Source Data Exploration¶

Generate Table Summaries¶

Use AI to generate descriptions for your warehouse tables. This is a two-step process: first generate the summaries, then list the tables to see them.

Step 1: Generate Summaries¶

import featurebyte as fb

client = fb.Configurations().get_client()

# Get the feature store ID
feature_store = fb.FeatureStore.get("MY_FEATURE_STORE")
feature_store_id = str(feature_store.id)

response = client.post(
    "/table/source_table_summary",
    json={
        "feature_store_id": feature_store_id,
        "database_name": "MY_DB",
        "schema_name": "MY_SCHEMA",
        "table_names": ["SALES", "CALENDAR", "STORE_STATE"],
    },
)
task_id = response.json()["id"]
wait_for_task(client, task_id)

Parameters:

Parameter	Type	Required	Description
`feature_store_id`	string	Yes	ID of the feature store
`database_name`	string	Yes	Database name in the warehouse
`schema_name`	string	Yes	Schema name in the warehouse
`table_names`	array	Yes	List of table names to generate summaries for

Step 2: List Tables with Summaries¶

Once summaries are generated, they are included in the table listing response:

response = client.get(
    f"/feature_store/{feature_store_id}/table",
    params={
        "database_name": "MY_DB",
        "schema_name": "MY_SCHEMA",
    },
)
tables = response.json()

for t in tables:
    print(f"{t['table_name']}: {t.get('summary', '(no summary)')}")

Response fields (each item in the array):

Field	Type	Description
`table_name`	string	Table name
`summary`	string	AI-generated description of the table (may be `null` if not yet generated)

Analyze Source Tables¶

Analyze a source table to detect its type and validate its columns before registration.

response = client.post(
    "/table/source_table_analysis",
    json={
        "feature_store_id": feature_store_id,
        "database_name": "MY_DB",
        "schema_name": "MY_SCHEMA",
        "table_name": "SALES",
    },
)
task_id = response.json()["id"]
task = wait_for_task(client, task_id)

# Get the analysis results from the completed task
analysis_id = task.get("payload", {}).get("output_document_id")
response = client.get(f"/table/source_table_analysis/{analysis_id}")
analysis = response.json()

print(f"Table: SALES\n")
print("-"*8)
print(f'Suggested type:\n{analysis["table_type"]}\n')
print("-"*8)
print(f'Type explanation:\n{analysis["type_explanation"]}\n')
print("-"*8)
print(f'Setting explanation:\n{analysis["setting_explanation"]}\n')
print("-"*8)
print(f'Warnings:{analysis["warnings"]}')

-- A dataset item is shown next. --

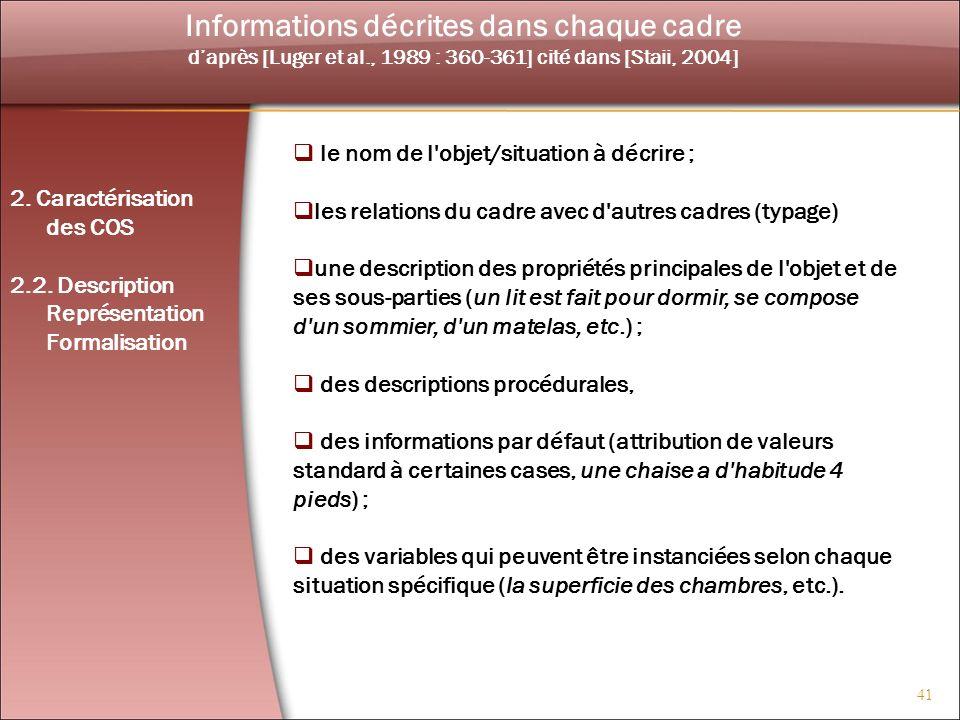 Informations décrites dans chaque cadre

The analysis detects the likely table type and suggests which columns to use for timestamps, keys, and series IDs. Use these suggestions when registering the table via the SDK.

Parameters:

Parameter	Type	Required	Description
`feature_store_id`	string	Yes	ID of the feature store
`database_name`	string	Yes	Database name in the warehouse
`schema_name`	string	Yes	Schema name in the warehouse
`table_name`	string	Yes	Table name to analyze

Response fields (GET /table/source_table_analysis/{id}):

Field	Type	Description
`id`	string	Analysis ID
`fully_qualified_name`	string	Fully qualified table name (`DB.SCHEMA.TABLE`)
`table_name`	string	Analyzed table name
`table_type`	string	Detected table type (see values below)
`type_explanation`	string	Why this table type was detected
`setting_explanation`	string	Explanation of suggested settings
`warnings`	string	Any warnings about the analysis
`errors`	string	Any errors encountered
`event_id_column`	string	Suggested event ID column (event tables)
`dimension_id_column`	string	Suggested dimension ID column (dimension tables)
`item_id_column`	string	Suggested item ID column (item tables)
`series_id_column`	string	Suggested series ID column (time series tables)
`natural_key_column`	string	Suggested natural key column (SCD tables)
`event_timestamp_column`	string	Suggested event timestamp column (event tables)
`effective_timestamp_column`	string	Suggested effective timestamp column (SCD tables)
`end_timestamp_column`	string	Suggested end timestamp column (SCD tables)
`snapshot_datetime_column`	string	Suggested snapshot datetime column (snapshots tables)
`calendar_datetime_column`	string	Suggested calendar datetime column (calendar tables)
`reference_datetime_column`	string	Suggested reference datetime column (time series tables)
`record_creation_timestamp_column`	string	Suggested record creation timestamp column
`event_timestamp_schema`	object	Timestamp schema for the event timestamp (format, timezone)
`time_interval_unit`	string	Suggested time interval unit (time series tables)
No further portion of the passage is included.